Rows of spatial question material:
————
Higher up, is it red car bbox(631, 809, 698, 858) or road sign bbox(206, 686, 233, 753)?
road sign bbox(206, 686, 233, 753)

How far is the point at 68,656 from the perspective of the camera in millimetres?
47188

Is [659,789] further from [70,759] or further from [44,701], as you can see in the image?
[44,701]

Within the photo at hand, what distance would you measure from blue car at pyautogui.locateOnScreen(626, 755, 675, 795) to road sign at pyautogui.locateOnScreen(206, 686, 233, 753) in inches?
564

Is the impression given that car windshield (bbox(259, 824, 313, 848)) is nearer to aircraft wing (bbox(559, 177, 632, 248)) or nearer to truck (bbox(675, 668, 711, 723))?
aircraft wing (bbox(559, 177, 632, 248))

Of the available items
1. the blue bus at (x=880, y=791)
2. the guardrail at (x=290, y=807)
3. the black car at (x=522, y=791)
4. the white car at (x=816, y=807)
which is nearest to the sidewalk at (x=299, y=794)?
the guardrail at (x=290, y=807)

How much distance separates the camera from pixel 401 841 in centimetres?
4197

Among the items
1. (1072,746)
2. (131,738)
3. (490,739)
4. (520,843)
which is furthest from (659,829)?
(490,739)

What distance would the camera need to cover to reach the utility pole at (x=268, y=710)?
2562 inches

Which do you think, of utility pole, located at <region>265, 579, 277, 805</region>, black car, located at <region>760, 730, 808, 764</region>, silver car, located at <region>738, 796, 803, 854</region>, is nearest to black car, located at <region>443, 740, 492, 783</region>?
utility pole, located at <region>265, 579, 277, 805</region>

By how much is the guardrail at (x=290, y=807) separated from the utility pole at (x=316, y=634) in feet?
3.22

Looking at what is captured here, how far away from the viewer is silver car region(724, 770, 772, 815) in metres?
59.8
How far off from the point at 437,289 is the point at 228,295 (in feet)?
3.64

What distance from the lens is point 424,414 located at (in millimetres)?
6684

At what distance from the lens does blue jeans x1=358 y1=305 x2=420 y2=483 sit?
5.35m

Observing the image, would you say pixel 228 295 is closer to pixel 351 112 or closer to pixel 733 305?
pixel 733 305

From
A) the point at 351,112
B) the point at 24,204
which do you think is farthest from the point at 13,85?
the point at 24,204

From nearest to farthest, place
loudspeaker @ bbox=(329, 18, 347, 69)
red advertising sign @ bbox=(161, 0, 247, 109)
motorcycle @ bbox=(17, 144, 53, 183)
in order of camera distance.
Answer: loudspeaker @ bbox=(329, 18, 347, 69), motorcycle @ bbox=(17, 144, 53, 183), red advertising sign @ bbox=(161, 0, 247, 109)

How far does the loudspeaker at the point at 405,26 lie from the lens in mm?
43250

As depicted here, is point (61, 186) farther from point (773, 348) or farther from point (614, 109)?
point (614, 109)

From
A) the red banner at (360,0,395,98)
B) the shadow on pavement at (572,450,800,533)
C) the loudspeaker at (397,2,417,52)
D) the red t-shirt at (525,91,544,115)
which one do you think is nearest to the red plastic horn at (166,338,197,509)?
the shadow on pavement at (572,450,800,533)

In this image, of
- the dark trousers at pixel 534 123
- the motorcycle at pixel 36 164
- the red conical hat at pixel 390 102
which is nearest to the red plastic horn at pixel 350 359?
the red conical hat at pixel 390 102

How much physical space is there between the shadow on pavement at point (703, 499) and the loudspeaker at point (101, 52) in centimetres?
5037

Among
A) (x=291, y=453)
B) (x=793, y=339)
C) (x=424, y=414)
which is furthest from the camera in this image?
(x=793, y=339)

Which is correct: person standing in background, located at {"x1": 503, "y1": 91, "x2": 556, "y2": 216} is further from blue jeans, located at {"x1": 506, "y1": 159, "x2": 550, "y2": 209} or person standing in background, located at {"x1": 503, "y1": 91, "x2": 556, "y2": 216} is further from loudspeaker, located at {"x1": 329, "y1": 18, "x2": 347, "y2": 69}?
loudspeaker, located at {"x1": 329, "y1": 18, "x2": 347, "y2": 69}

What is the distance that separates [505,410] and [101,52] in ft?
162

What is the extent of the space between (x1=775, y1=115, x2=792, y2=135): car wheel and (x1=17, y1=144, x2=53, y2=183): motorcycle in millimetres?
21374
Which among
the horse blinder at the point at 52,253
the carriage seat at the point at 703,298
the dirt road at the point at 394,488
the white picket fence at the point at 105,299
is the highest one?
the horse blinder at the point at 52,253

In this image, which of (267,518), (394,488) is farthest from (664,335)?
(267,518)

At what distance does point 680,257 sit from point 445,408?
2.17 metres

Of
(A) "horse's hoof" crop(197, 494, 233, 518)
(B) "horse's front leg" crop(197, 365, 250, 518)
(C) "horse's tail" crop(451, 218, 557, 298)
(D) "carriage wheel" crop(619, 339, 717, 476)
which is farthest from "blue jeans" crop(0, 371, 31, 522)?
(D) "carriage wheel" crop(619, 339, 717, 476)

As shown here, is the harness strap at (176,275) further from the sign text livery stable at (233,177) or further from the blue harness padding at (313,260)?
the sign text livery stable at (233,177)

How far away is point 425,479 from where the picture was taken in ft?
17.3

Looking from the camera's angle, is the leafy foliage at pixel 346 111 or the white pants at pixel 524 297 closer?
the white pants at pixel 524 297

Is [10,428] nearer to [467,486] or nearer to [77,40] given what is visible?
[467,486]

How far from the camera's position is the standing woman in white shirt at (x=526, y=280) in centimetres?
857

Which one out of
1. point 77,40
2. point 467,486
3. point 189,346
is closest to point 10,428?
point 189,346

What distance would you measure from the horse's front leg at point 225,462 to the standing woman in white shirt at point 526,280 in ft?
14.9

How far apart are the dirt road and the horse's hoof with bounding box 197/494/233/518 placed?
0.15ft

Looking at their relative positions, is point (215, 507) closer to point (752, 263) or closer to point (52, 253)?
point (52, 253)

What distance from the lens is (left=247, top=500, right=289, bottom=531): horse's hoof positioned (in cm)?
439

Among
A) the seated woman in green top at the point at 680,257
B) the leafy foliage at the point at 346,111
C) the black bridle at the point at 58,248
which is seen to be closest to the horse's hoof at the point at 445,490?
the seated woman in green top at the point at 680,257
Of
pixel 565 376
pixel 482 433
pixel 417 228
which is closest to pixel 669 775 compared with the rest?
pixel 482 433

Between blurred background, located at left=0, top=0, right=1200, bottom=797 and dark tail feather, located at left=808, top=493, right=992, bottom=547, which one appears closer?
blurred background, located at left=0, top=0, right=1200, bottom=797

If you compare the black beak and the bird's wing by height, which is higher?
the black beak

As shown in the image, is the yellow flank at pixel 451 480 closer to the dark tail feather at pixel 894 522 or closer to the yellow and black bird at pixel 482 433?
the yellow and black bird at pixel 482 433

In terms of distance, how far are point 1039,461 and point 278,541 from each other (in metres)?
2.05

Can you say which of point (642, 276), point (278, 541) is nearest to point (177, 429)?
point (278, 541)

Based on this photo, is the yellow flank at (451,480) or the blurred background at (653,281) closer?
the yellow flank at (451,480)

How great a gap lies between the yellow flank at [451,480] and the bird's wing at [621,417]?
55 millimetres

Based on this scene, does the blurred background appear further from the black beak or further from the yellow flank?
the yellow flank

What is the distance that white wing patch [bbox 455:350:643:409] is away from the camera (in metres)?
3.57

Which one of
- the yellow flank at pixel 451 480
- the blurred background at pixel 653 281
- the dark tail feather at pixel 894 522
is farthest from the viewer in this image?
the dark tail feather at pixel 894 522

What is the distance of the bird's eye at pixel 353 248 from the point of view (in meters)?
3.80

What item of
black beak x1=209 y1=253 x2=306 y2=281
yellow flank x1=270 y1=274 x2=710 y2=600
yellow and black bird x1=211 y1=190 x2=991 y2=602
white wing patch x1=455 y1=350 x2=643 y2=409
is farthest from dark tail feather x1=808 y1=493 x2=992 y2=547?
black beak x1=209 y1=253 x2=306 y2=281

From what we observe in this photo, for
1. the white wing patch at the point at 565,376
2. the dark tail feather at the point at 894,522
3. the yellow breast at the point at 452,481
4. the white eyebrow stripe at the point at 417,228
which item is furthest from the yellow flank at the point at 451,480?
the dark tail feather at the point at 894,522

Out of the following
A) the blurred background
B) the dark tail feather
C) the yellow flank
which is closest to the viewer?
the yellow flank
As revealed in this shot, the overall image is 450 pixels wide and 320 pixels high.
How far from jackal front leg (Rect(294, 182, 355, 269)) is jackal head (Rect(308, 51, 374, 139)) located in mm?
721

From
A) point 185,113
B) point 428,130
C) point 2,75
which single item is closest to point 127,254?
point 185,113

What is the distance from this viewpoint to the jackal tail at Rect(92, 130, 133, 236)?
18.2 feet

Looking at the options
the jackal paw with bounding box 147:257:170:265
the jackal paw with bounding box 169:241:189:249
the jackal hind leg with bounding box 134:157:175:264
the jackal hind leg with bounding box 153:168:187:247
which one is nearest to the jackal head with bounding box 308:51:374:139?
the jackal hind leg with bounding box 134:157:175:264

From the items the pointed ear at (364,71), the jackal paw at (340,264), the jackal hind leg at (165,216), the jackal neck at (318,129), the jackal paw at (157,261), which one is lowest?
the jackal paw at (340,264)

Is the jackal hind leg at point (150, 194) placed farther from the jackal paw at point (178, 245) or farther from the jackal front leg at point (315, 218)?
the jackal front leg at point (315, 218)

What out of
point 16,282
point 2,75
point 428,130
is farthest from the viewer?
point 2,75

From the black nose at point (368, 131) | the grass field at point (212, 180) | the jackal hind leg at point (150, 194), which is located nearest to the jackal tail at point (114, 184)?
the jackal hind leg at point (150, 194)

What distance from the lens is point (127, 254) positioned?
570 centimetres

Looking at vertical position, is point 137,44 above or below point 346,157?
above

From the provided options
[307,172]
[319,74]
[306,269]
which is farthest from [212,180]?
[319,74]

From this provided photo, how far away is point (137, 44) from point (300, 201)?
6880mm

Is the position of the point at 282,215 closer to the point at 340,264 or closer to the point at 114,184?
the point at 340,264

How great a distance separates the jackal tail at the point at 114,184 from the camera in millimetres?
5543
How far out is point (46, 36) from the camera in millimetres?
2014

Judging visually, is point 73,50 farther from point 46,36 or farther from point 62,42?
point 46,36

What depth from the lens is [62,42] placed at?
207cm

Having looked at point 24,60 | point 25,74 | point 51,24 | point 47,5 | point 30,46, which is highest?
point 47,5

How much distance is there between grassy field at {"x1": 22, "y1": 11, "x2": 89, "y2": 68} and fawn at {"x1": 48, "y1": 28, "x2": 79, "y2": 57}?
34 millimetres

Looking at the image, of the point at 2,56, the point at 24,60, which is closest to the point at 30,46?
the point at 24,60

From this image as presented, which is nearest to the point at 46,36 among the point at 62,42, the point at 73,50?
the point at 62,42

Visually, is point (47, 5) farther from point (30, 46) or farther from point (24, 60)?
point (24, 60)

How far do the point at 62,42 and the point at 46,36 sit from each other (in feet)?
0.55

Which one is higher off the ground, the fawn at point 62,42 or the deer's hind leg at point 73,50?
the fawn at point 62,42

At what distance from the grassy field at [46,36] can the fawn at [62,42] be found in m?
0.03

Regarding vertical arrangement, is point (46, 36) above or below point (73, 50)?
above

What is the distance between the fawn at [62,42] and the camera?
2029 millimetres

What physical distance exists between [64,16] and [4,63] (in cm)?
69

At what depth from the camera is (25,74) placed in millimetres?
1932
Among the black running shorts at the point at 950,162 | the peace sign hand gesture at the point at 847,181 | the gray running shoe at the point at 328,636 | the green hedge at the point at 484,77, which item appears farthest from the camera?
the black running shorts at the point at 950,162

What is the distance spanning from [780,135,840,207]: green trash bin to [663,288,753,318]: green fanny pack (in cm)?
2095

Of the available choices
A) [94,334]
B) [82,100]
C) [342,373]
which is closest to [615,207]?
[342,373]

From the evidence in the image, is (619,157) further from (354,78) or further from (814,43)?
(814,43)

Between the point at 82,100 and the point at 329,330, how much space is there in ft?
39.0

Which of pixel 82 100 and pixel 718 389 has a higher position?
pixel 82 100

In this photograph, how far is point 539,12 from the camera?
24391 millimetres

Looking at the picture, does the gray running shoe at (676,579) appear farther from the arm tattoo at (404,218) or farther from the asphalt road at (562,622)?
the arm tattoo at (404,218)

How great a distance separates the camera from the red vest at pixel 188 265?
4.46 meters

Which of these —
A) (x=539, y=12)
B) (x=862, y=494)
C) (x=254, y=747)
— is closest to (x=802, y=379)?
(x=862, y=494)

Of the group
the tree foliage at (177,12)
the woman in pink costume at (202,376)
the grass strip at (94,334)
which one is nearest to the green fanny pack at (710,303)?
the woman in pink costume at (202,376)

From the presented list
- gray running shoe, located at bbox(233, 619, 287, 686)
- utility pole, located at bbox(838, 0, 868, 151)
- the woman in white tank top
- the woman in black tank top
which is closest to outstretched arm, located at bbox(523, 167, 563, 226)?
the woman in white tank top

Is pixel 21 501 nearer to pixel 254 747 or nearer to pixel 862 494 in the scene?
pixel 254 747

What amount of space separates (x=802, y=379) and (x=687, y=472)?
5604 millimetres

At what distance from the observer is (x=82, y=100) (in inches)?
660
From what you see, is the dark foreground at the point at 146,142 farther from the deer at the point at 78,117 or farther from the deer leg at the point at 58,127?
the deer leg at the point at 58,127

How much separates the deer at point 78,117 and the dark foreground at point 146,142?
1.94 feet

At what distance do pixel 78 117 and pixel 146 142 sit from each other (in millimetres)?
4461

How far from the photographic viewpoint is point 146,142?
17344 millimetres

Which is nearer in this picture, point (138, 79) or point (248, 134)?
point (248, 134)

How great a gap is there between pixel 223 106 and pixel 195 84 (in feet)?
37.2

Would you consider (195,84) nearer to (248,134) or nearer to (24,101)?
————
**WORK INSTRUCTIONS:** Convert the lines of the material between the line containing "Which among" and the line containing "2.17 metres", inclusive, into a JSON list of strings with one string per line. Leave out blank lines.

**COMPLETED EXERCISE:**
[
  "Which among",
  "the horse blinder at the point at 52,253",
  "the carriage seat at the point at 703,298",
  "the dirt road at the point at 394,488",
  "the white picket fence at the point at 105,299",
  "is the highest one?",
  "the horse blinder at the point at 52,253",
  "In this image, which of (267,518), (394,488) is farthest from (664,335)?",
  "(267,518)",
  "At what distance does point 680,257 sit from point 445,408?",
  "2.17 metres"
]